Le diplomate américain, Christopher Ross, est le nouvel envoyé spécial de l’ONU pour le Sahara occidental, indique RFI. Il remplace le Néerlandais, Peter van Walsum, dont le mandat qui expirait en août dernier n’a pas été renouvelé par le secrétaire général de l’ONU, Ban Ki-moon. La mission de Christopher Ross risque d’être compliquée.
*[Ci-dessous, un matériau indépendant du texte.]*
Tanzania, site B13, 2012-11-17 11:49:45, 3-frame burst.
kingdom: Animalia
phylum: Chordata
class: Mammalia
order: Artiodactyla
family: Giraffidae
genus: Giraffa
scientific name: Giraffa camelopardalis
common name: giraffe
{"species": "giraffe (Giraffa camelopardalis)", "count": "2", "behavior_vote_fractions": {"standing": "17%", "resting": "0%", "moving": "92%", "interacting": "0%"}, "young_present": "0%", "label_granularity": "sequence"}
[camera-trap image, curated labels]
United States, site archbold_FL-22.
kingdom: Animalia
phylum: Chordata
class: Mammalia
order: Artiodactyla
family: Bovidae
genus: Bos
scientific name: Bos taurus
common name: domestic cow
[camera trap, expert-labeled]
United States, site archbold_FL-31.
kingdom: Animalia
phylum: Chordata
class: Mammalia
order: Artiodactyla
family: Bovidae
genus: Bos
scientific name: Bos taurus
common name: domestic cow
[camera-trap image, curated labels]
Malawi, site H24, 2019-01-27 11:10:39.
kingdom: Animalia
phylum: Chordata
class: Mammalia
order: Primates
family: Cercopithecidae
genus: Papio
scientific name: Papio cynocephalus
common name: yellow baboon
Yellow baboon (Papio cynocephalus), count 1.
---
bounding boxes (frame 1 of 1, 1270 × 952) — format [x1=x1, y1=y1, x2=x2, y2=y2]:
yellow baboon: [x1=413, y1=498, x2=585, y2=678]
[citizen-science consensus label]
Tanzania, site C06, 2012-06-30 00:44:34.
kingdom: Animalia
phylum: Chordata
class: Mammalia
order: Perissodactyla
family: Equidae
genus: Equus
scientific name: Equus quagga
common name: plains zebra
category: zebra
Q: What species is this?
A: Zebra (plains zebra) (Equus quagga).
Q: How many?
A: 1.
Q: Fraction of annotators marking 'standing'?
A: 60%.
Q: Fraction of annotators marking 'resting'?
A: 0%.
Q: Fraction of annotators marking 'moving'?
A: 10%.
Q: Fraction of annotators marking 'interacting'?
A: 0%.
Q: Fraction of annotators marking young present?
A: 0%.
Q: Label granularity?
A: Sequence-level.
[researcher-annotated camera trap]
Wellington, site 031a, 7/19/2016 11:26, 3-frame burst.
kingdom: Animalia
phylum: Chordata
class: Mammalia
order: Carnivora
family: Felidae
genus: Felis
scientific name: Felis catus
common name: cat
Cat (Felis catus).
Aucun envoyé spécial n’a réussi à régler le conflit entre le Front Polisario et le Maroc qui dure depuis plus de trente ans.
Manama : nouvelle force multinationale pour lutter contre la piraterie
Baptisée CTF 151 (« Combined Task Force 151 »), une nouvelle force multinationale pour lutter contre les pirates somaliens qui sévissent dans le Golfe d’Aden et l’océan Indien, et qui agira sous commandement américain, vient d’être crée, indique TV5. L’annonce a été faite jeudi par la Ve Flotte américaine, basée à Manama, et fait suite à la multiplication des actes de piraterie au large des côtes de Somalie, une situation qui a déjà entraîné un renforcement par la communauté internationale de sa présence maritime dans la région.Une centaine de navires ont été attaqués en 2008 par les pirates somaliens, qui ont perçu des rançons de quelque 120 millions de dollars.
RDC : affrontements entre miliciens pro-gouvernementaux et les rebelles
Des affrontements entre rebelles du Congrès national pour la défense du peuple (CNDP) et les combattants d’un groupe armé pro-gouvernemental ont éclaté, vendredi matin, dans l’est de la République démocratique du Congo (RDC), écrit TV5.Selon le porte-parole militaire du CNDP, le lieutenant-colonel Séraphin Mirindi, des miliciens de la coalition des patriotes résistants congolais (Pareco) ont attaqué à l’aube les positions du CNDP.